The Stedelijk Museum voor Actuele Kunst (commonly abbreviated as S.M.A.K., translated as City Museum for Contemporary Art) is a relatively new museum located in Ghent, Belgium, and is renowned both for its permanent collection (Art & Language, Karel Appel, Francis Bacon, Panamarenko, Andy Warhol, etc.) and for its provocative exhibitions.

==History==
The new museum opened to the public on 7 May 1999. The collection concentrates on international developments in art after 1945, and was based upon works collected by the Contemporary Art Museum Association (created on 8 November 1957 at the instigation of Karel Geirlandt) and the Museum voor Hedendaagse Kunst (set up in 1975 as the first Belgian museum devoted to contemporary art, housed in the Museum of Fine Arts, with Jan Hoet appointed as director).

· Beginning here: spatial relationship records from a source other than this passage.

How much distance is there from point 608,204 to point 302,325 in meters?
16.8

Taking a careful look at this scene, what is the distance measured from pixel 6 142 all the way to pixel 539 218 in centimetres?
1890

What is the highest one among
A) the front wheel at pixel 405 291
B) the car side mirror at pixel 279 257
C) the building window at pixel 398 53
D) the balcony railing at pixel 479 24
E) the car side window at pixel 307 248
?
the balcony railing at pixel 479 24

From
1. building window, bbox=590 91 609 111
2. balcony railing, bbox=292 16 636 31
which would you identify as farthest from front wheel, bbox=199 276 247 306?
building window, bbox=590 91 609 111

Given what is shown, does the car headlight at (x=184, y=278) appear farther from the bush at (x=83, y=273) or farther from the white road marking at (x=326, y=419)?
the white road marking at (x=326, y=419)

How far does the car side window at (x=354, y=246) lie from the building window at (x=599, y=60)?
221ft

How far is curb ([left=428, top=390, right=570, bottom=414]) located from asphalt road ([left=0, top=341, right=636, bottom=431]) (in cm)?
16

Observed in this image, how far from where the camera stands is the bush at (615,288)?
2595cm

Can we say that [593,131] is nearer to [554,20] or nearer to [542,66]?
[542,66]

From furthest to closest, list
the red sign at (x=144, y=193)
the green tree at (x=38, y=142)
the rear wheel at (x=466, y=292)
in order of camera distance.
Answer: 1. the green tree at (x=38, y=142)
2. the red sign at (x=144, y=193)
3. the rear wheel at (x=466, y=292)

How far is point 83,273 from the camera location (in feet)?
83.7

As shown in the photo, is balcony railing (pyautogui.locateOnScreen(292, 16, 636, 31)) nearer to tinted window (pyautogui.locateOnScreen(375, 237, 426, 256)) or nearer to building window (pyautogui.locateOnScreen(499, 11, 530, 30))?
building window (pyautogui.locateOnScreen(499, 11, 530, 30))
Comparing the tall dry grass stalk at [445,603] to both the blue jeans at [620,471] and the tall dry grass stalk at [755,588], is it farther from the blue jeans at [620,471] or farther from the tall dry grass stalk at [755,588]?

After Jan Hoet retired from the museum on 1 December 2003, Peter Doroshenko was in charge. After a trial period of one year, he was dismissed. The dismissal of Doroshenko caused much commotion. Artists and curators, headed by Luc Tuymans, feared for the future and independence of the museum. A petition was handed to the Chairman of the Board of Directors; culture vessels Sas Van Rouveroij. The dismissal was not reversed, but there were some changes in the organizational structure of the museum. Thus, Jan Hoet gave up his seat on the board of directors.

Current directors are Philippe Van Cauteren (art director) and Philippe Vandenweghe (business director).